Vorhaben und Ablauf:

  • Es liegt ein Bauprojekt vor: Piste 28 würde um 400 Meter nach Westen (neu 2'900 Meter), Piste 32 um 280 Meter nach Norden (neu 3'580 Meter) verlängert.
  • Der Regierungsrat hat den 3 Verwaltungsräten/-innen des Kantons die Weisung erteilt, der Einreichung eines Plangenehmigungsgesuches beim BAZL zuzustimmen (diese hätten Sperrminorität).
  • Der Kantonsrat hat diese Weisung genehmigt.
  • Dieser KR-Beschluss kommt aufgrund des ergriffenen Referendums am 3. März 2024 vors Volk.
  • Falls das Volk zustimmt, kann der Flughafen ein Baugesuch ans BAZL einreichen, sonst nicht.

Das Vorhaben kostet Fr. 250 Mio.  Diese Kosten werden vom Flughafen bezahlt. Baubeginn wäre frühestens 2030.

Die bestehende Kapazität im Ostkonzept von unstabil 66 Bewegungen pro Stunde würde auf stabil 70 Bewegungen pro Stunde angehoben.

 

Position der Schutzverbandes:

 

Der Verbandsvorstand und die Delegierten haben mehrheitlich beschlossen:  "Keine Veränderungen am Pistensystem". Pistenverlängerungen sind ausdrücklich mitgemeint.
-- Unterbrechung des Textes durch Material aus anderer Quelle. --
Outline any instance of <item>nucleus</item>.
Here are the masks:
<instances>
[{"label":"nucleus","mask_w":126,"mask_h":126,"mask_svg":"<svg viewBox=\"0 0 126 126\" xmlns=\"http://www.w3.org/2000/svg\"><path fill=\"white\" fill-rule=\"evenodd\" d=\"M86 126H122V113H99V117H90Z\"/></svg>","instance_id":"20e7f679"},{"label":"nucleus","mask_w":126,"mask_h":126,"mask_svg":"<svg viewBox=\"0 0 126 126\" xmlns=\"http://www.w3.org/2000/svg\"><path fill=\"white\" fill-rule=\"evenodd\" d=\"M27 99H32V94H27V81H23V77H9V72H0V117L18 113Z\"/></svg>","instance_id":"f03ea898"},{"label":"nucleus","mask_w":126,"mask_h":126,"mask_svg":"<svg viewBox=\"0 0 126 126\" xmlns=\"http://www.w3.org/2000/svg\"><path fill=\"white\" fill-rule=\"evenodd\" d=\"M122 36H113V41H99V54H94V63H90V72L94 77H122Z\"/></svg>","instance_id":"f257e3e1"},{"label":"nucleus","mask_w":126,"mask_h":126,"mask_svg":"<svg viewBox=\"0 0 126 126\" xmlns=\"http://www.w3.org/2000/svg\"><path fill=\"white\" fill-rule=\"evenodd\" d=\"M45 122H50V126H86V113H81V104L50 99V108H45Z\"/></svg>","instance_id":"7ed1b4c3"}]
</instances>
  • Der Flughafen wird in den Nachtstunden mehr Verkehr abwickeln können (gleichviel Bewegungen in kürzerer Zeit).  Dies nicht nur wegen der leicht angehobenen Kapazität (gemäss Projektbeschrieb 2020 neu 70 Bewegungen/Std. statt 66/Std.). Sondern auch, weil weniger Unterbrüche infolge Südlandungen nötig sind ("Verbesserung der Stabilität"). Dies soll dazu genutzt werden, Verspätungen abzubauen. Es muss jedoch befürchtet werden, dass die grössere Kapazität langfristig zu Mehrverkehr führt; dies vor allem in der Nacht. 
  • Die Verlagerung des nächtlichen Flugverkehrs nach Osten und Norden widerspricht dem Eckwert des Schutzverbandes "Alle Regionen und Gemeinden sind gleich zu behandeln".
  • Der Schutzverband unterstützt deshalb die Kampagne gegen die Pistenverlängerungen.